Anyone who’s familiar with Bourdain through his work, writing, or personal connection knew him to be a relentless self-improver, a man in search of his best self no matter how painful the search might be. But there’s a cost to that – it means never resting, never finding a comfortable point to stop and say ‘There. I am finished now. I am satisfied.’
The payoff for someone like that is not always felt by them – no amount of awards or money or recognition is enough. It is felt by everyone around them, who are spun by the power of dynamic energy coming off this person back to their own rotations, newly recharged and rejuvenated. People like Bourdain spend their lives showing us what we could be, if we only tried hard enough.
I’ve always thought of my depression as similar to cancer; there are many forms of it, and of course, not all are fatal. And when I say fatal, I don’t mean to imply that depression is somehow medically capable of killing someone. That’s idiotic. But it’s entirely capable of driving a person into complete despair, of forcing them away from the life-giving light of their friends, families, coworkers, of convincing them that there is no hope, no continuation to the road ahead.
In those moments, it’s impossible to remember the possibilities of the future over the realities of the past and present. The central tenet of the depressive’s defeatist argument is often ‘I can’t change’ or even worse, ‘I won’t change.’ ‘I won’t stop racking up debt because I am bad with money’ or ‘I can’t find love because I don’t deserve it’ or ‘I will never be a good parent because I don’t know how.’
To some people, these are suggestions that spur on healthful change; sometimes a person can embrace a hard truth and change, and move toward something more positive in life – a more healthy lifestyle, the avoidance of toxic people and relationships, a meaningful career change. But with depression these suggestions become immutable truths when the plates have come down and the brain can’t remember how to get them in the air again. There is nothing beyond the perceived failure, and the imagination is only employed to frighten or confirm, not to inspire.
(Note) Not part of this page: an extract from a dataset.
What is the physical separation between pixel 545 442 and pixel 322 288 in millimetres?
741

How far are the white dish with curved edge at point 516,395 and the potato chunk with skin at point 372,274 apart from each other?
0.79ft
Anthony Bourdain was not afraid of the pain of change. But that doesn’t mean he still didn’t feel it.
I believe that is what happened to Mr. Bourdain. There’s a saying I’ve seen associated with Robin Williams but that originated with Phil Donahue – ‘Suicide is a permanent solution to a temporary problem.’ It’s not entirely true, since depression is a permanent problem in many people’s lives, but it is still worth remembering that just because you can’t see the light right now doesn’t mean it has disappeared forever.
But you can wait it out. And when you’re able, you pick up the pieces one by and one and set them spinning again.
And if you can’t, then for heaven’s sake, get some help.
A better analogy than plate-spinning came to me in the shower this morning: juggling lots of things, along with one very sharp knife. The more things you add as you go along in life, the more knives appear. When everything falls down the knife cuts deep, sometimes several at once, but it isn’t always fatal. But the chance is there.